§ **Perintah Tugas**
Salin kembali bagian teks tentang kegagalan di antara "Ketika Kolonel Harlan" dan "penolakan sebanyak itu.", termasuk kedua batas itu, lalu ganti "restoran" dengan "rumah makan".

§ **Kutipan Teks**
Rabu, 03 Oktober 2007

MEMAHAMI KEGAGALAN

MEMAHAMI KEGAGALAN

Ketika jumlah kegagalan Edison sudah mencapai 9999, seorang wartawan bertanya kepadanya, “Apakah anda akan terus melakukan kegagalan sampai 10. 000 kali?” Jawab Edison: “I have not failed. I have just found 10.000 ways that will not work”. Saya belum gagal, tapi saya menemukan 10 ribu cara yang tidak bisa digunakan. “Saya tidak berkecil hati sebab setiap kegagalan adalah bentuk lain dari langkah maju.” “Hanya karena sesuatu terjadi meleset dari skenario perencanaan tidak berarti sia-sia tanpa guna.”

Ketika Kolonel Harlan Sander (pendiri KFC) memulai usaha menjajakan konsep menggoreng ayam, beliau tidak langsung mendapat sambutan positif dari sejumlah restoran. Konon jumlah penolakan yang dialami sebelum akhirnya ada orang yang mengatakan YA mencapai 1009 kali, padahal saat itu usia pak kolonel adalah usia pensiunan yang menurut kacamata umum bukanlah usia yang layak untuk merintis usaha hanya untuk menerima penolakan sebanyak itu.

§ **Informasi Tersedia**
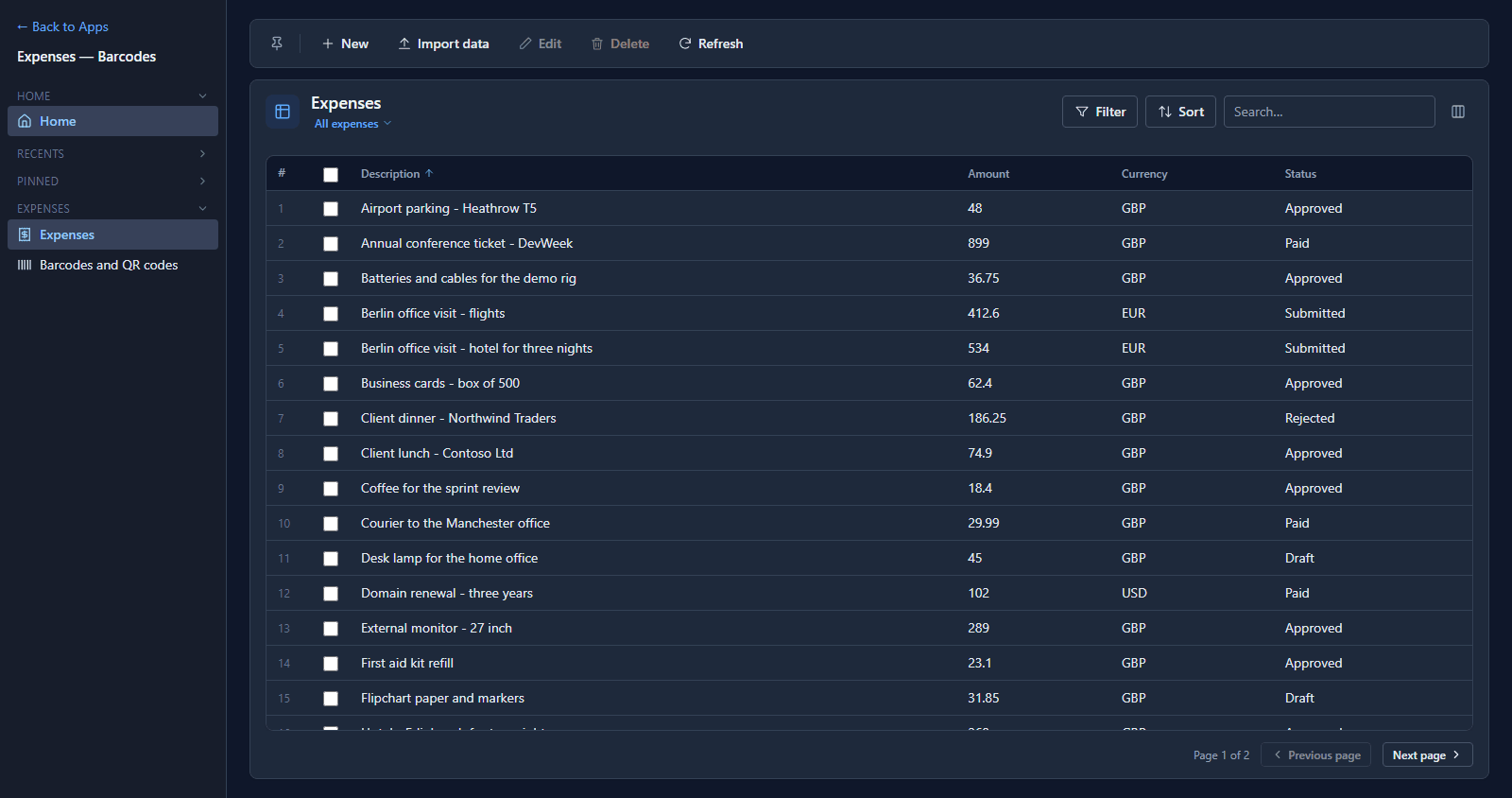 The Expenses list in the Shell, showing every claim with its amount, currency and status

...

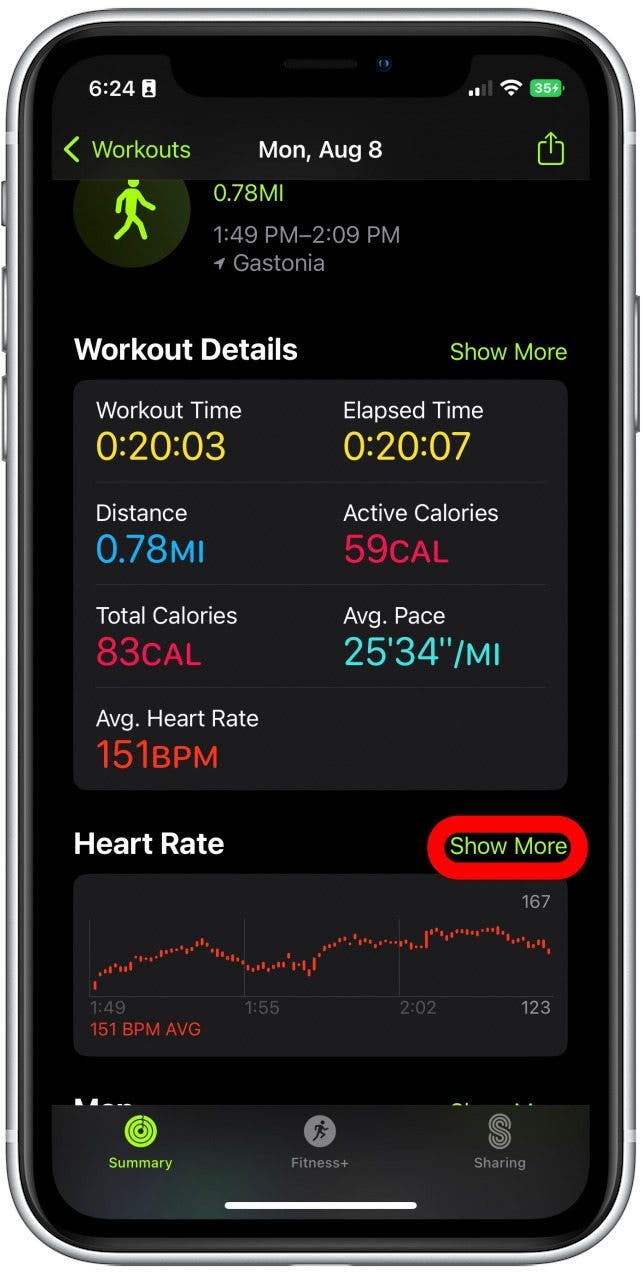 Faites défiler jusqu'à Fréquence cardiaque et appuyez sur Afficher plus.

§ **Jawaban Latihan**
Ketika Kolonel Harlan Sander (pendiri KFC) memulai usaha menjajakan konsep menggoreng ayam, beliau tidak langsung mendapat sambutan positif dari sejumlah rumah makan. Konon jumlah penolakan yang dialami sebelum akhirnya ada orang yang mengatakan YA mencapai 1009 kali, padahal saat itu usia pak kolonel adalah usia pensiunan yang menurut kacamata umum bukanlah usia yang layak untuk merintis usaha hanya untuk menerima penolakan sebanyak itu.